Over the course of the past few years, retail interest in trading options has exploded. In particular, there has been a sharp pick-up in the popularity of trading options with zero days to expiry (0DTE). In other words, options that expire in just a few hours or even minutes.
Of course, the rise in trading 0DTE’s isn’t solely down to retail traders. Institutional traders use them as well. But the skew is definitely with the retail crowd. After all, how many pension funds are buying NASDAQ OTM calls with two hours to go on a Fed meeting night?
In response to this surge, exchanges and other providers have been busy at work. More and more options are being provided to cater for buyers in these markets.
Earlier this week, the NASDAQ index added a ton more options for bond and commodity markets. These are mostly in the form of more regular expiries for particular exchanged traded funds.
For example, whereby in the past an investor might only be able to access one monthly expiry for an asset, now he could be able to choose between half a dozen within that month window. It can therefore allow ODTE trading to be captured.
For the rest of the article, we’ll run through:
More details on the move from NASDAQ
Whether short-dated options on ETF’s are a smart move
Options ideas that we like at the moment
Bond market ETF 0DTE options
Let’s take an example of what’s going on.

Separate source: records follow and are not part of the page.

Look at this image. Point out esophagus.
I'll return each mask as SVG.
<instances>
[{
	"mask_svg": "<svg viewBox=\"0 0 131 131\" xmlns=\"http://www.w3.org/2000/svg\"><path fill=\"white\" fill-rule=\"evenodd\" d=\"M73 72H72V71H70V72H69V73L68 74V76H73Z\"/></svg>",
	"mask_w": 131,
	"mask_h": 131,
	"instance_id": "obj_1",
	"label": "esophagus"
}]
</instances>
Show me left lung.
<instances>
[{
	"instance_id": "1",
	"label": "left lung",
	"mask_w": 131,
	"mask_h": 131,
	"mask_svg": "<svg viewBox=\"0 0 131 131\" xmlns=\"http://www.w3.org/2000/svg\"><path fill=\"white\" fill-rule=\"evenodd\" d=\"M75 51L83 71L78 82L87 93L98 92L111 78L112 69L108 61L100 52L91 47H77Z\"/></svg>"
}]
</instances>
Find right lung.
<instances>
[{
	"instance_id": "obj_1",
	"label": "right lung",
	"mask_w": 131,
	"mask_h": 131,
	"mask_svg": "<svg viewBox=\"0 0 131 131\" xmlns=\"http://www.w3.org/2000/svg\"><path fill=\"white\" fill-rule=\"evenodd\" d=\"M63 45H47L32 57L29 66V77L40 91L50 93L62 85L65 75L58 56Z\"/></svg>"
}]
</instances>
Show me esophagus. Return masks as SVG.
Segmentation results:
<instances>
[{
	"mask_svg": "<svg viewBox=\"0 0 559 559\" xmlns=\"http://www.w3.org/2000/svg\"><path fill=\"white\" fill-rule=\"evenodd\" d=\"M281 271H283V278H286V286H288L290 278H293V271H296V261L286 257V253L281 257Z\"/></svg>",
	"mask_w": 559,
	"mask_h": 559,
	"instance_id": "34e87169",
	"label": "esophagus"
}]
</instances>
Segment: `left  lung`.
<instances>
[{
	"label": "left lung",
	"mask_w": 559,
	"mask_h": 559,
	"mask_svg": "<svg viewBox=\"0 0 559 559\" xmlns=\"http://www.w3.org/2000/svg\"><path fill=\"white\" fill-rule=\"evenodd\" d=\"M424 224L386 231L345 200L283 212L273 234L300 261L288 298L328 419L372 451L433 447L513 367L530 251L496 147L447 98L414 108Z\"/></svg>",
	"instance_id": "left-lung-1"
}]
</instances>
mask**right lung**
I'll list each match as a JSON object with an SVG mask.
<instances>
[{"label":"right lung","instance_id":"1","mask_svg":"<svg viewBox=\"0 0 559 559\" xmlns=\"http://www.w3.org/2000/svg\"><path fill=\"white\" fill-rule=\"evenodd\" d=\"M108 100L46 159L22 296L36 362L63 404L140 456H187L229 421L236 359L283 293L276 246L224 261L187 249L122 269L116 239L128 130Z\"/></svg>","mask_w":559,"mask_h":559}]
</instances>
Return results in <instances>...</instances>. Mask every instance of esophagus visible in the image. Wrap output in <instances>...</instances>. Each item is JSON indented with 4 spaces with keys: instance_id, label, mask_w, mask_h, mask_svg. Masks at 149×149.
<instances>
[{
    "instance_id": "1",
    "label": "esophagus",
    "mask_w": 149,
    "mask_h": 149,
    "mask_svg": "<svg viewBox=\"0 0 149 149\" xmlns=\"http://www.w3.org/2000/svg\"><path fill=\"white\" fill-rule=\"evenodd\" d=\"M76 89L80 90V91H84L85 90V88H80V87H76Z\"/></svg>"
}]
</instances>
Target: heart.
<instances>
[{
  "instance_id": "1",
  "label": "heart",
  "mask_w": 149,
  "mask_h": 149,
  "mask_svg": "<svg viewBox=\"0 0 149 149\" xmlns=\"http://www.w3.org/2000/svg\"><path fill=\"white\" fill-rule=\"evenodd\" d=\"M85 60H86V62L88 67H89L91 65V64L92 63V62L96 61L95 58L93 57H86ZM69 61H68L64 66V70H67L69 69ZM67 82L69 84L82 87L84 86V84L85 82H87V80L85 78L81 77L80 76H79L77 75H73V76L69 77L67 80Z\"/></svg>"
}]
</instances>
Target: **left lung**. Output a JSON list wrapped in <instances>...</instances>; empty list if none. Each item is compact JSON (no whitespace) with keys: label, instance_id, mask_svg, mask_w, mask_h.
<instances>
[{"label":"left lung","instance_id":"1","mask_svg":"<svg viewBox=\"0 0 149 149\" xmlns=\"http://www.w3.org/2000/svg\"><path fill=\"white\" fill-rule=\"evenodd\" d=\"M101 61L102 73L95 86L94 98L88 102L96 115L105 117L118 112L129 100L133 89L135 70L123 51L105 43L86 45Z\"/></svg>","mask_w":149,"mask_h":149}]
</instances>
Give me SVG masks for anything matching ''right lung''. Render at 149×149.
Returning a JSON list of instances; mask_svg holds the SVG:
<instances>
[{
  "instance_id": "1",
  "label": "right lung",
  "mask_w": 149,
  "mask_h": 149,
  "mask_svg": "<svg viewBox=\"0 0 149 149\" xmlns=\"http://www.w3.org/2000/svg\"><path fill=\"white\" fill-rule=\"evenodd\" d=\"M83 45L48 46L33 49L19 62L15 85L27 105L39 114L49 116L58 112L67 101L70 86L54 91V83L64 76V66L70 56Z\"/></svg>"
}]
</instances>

To begin with, let’s start with an asset, such as the 30Y US Treasury Bond.
You could simply buy the bond as a way to get exposure. But let’s say you don’t specifically want the 30Y bond, but rather want to buy long-dated US Treasury bonds in general.
You could then decide to buy the iShares 20+ Year Treasury Bond ETF. This fund comprises various different bonds with more than 20 years to run.
A quick look at the holdings confirms this:
Now let’s say you don’t want to take the risk of the price movement in the ETF, but rather want to speculate that the price will rise. You could then purchase a call option on the ETF, typically with a month or a quarter to expiry.
The call option gives you the right but not the obligation to buy the ETF at the strike price you selected at or before expiry.
***THIS IS WHERE THINGS GET INTERESTING***
Let’s say the US Fed meeting is on Wednesday, and any decisions will impact US Treasury prices. Thanks to the recent changes, you could buy a zero-day expiry option on Wednesday on the ETF just before the FOMC press conference, to speculate on the movements of the next couple of hours.
Previously, that was hard to do, but it is the possibility that has been opened up.
Is this a smart move?
To be clear, the added options aren’t just for bonds but also include precious metals and oil. Yet, for the majority, the main market that will be focused on will be bonds.